Vice Mayor and Ward 3 Councilman Larry McAtee accepted the grant Wednesday on behalf of the City of Oklahoma City in a ceremony at City Hall with EPA Region 6 Acting Regional Administrator David Gray.
“Oklahoma City has used Brownfields Assessment Grants since 2006 in more than 100 public and private redevelopment projects,” said Councilman McAtee. “We look forward to focusing these funds on future redevelopments in the Core to Shore area.”
The latest grant brings the total EPA brownfields grant investment in Oklahoma City to more than $10 million. It has helped spark nearly $1 billion in public and private development, according to an EPA database.

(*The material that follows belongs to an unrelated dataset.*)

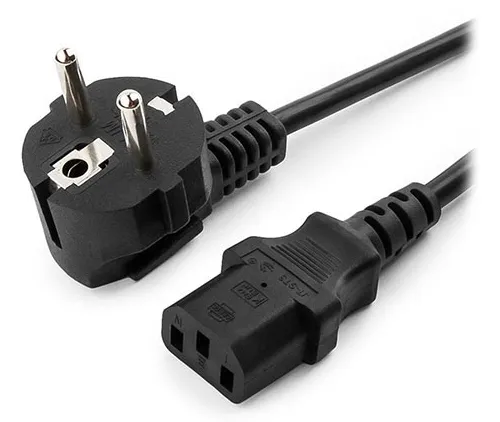 Кабель питания, Cablexpert PC-186-10, 3м, Черный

Brownfields are under-used properties that can be redeveloped with proper assessment and cleanup of environmental contamination. The Planning Department applies for and administers the competitive grants for Oklahoma City’s Brownfields Program.
“It’s truly a remarkable milestone and speaks to the professionalism, capability and vision of the leaders and city staff in Oklahoma City,” said Gray.
The money will be invested in the Core to Shore area between central Oklahoma City and the Oklahoma River. A third of it is for petroleum assessments, with the rest for other hazardous substances.
The grant is used for environmental assessments. The City also has a revolving loan fund that provides loans to support cleanup and prepares cleanup plans, oversees site cleanups, markets the loan fund and conducts community outreach.
Oklahoma City’s Brownfields Program, like those around the country, catalyzes the potential for private development that generates jobs and spurs economic growth. An EPA Brownfields Program study showed $12.4 million in EPA investment in 48 brownfields sites across the country produced up to $97 million in additional tax revenue for local governments thanks to new growth.